Y oyó un «¡Pah!» de debajo del ala de «Kiki».
En el preciso momento en que Lucy empezaba a quedarse dormida, los otros se incorporaron tan bruscamente que la hicieron abrir los ojos con sobresalto.
—¿Qué pasa? —preguntó.
Y lo supo sin necesidad de que le contestaran. Se oía el motor de la canoa enemiga otra vez. La niña se incorporó, como los demás, escudriñando las tinieblas.
—Deben haber encontrado a Horacio, escuchando su historia, y vuelto a toda prisa a bordo —observó Jack—. Es evidente que no piensan pasar la noche en la isla. Mirad… ahí vienen. ¡Troncho! ¡Llevan las luces encendidas esta vez!

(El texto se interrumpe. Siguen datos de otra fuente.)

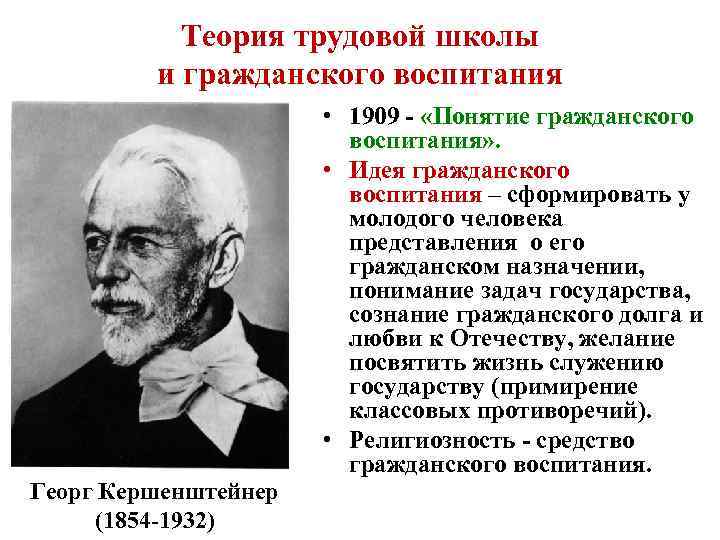 Теория трудовой школы и гражданского воспитания

• 1909 - «Понятие гражданского воспитания».
• Идея гражданского воспитания – сформировать у молодого человека представления о его гражданском назначении, понимание задач государства, сознание гражданского долга и любви к Отечеству, желание посвятить жизнь служению государству (примирение классовых противоречий).
• Религиозность - средство гражданского воспитания.

Георг Кершенштейнер (1854-1932)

—¡Jack, Jack! —exclamó Jorge, con urgencia en la voz—. ¡Regresarán ahora a su cuartel general! Sigámosles. Recoge el ancla aprisa. No nos oirán, porque hace demasiado ruido su lancha. Vamos a seguirles. ¡Nos conducirán adónde se encuentra Bill!
La embarcación de los desconocidos había virado al salir del canalizo y se dirigía ahora a mar abierto. No tardó la canoa de los niños en emprender la persecución. No les era posible oír el motor de los otros por culpa del ruido que hacía el suyo. Y sabían que los hombres no oirían el suyo por idéntico motivo.
«Soplando» y «Bufando» seguían posados en la borda. Por lo visto pensaban ir adondequiera que los niños fuesen. A Lucy le pareció muy agradable tener amigos tan leales, aun cuando sólo eran frailecillos. «Kiki» se hallaba sobre el hombro de Jack de nuevo, de cara a la brisa.
—¡A bordo todos! —no hacía más que decir—. ¡A bordo todos! ¡Pah!
La lancha primera viajaba a gran velocidad. Era fácil seguirla, gracias a sus luces de navegación. Los niños iban de pie, de cara al viento, y en silencio, Lucy fue la primera en hablar.
—Esta aventura se está haciendo más aventurada —dijo—. ¡Ay, Señor! ¡Vaya si es verdad!